* Qué harás *
1. Indica si cada afirmación concuerda con el fragmento del texto y cita las palabras que lo deciden: (a) Madrid vive a espaldas de Domenico Scarlatti y Luigi Boccherini. (b) La efeméride se celebrará con un concierto de la Orquesta Nacional de España. (c) El Ayuntamiento dedicó a Boccherini una calle terciaria.
2. Transcribe sin cambios la parte del fragmento del texto que empieza con "El sueño de" y sigue hasta "la Vega, respectivamente.".

* Fragmento del texto *
________________________

El sueño de una gran caja de música
Se cumple un cuarto de siglo de un espacio largamente ansiado por los aficionados madrileños Un concierto conmemorativo de la Orquesta Nacional de España celebrará la efeméride
Musicalmente hablando, Madrid ha sido siempre una ciudad renqueante, cuando no ingrata y desmemoriada. Valga como símbolo constatar que vive, por ejemplo, a espaldas de sus dos huéspedes más ilustres, Domenico Scarlatti y Luigi Boccherini, que en cualquier otro lugar habrían sido prohijados con orgullo y tesón, pero que aquí apenas se hallan presentes en las programaciones de sus conciertos y que fueron despachados en su día por el Ayuntamiento con una pequeña calle terciaria y una miniglorieta semioculta en la Cuesta de la Vega, respectivamente.

________________________

* Registros extraídos *
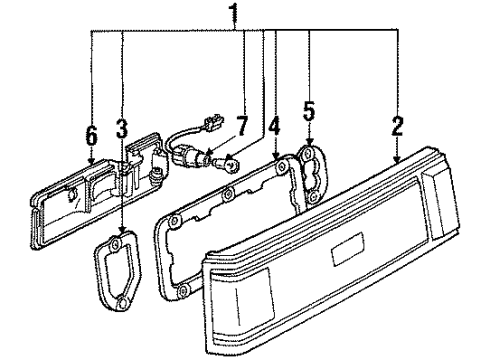 1
6
3
7
4
5
2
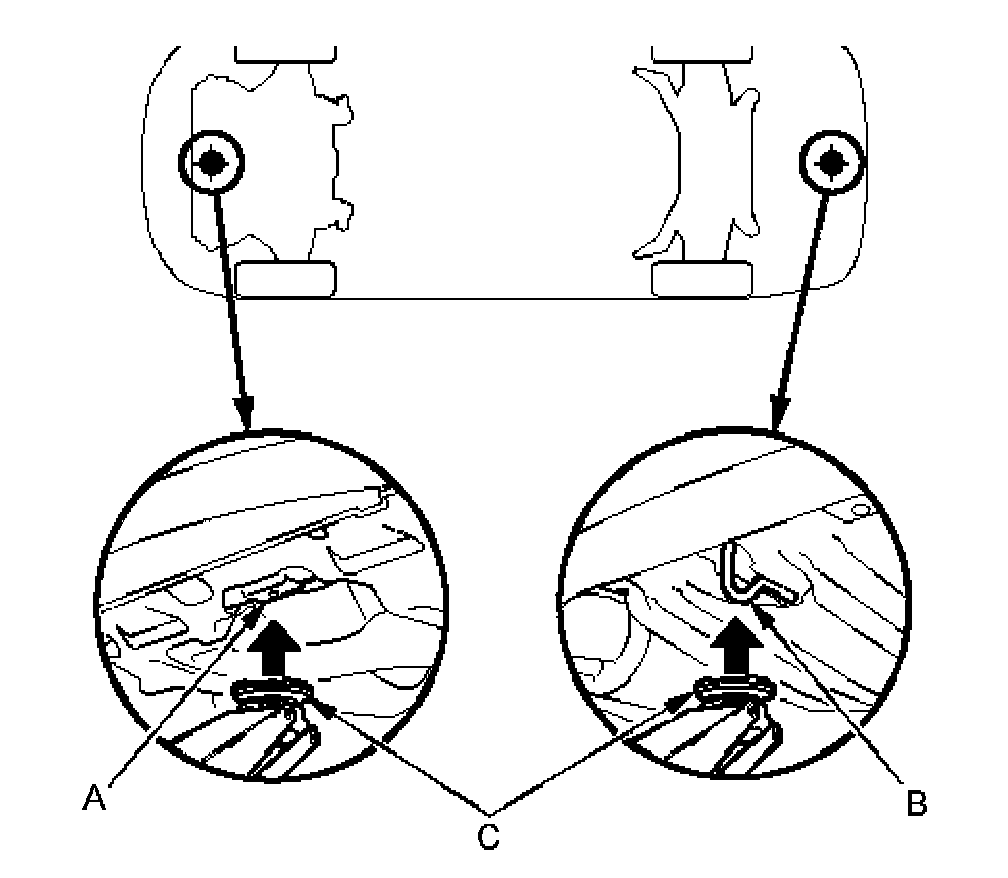 A
C
B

________________________

* Soluciones por tarea *
1.
(a) Sí: "vive, por ejemplo, a espaldas de sus dos huéspedes más ilustres, Domenico Scarlatti y Luigi Boccherini".
(b) Sí: "Un concierto conmemorativo de la Orquesta Nacional de España celebrará la efeméride".
(c) No: "con una pequeña calle terciaria y una miniglorieta semioculta en la Cuesta de la Vega, respectivamente".

2.
El sueño de una gran caja de música
Se cumple un cuarto de siglo de un espacio largamente ansiado por los aficionados madrileños Un concierto conmemorativo de la Orquesta Nacional de España celebrará la efeméride
Musicalmente hablando, Madrid ha sido siempre una ciudad renqueante, cuando no ingrata y desmemoriada. Valga como símbolo constatar que vive, por ejemplo, a espaldas de sus dos huéspedes más ilustres, Domenico Scarlatti y Luigi Boccherini, que en cualquier otro lugar habrían sido prohijados con orgullo y tesón, pero que aquí apenas se hallan presentes en las programaciones de sus conciertos y que fueron despachados en su día por el Ayuntamiento con una pequeña calle terciaria y una miniglorieta semioculta en la Cuesta de la Vega, respectivamente.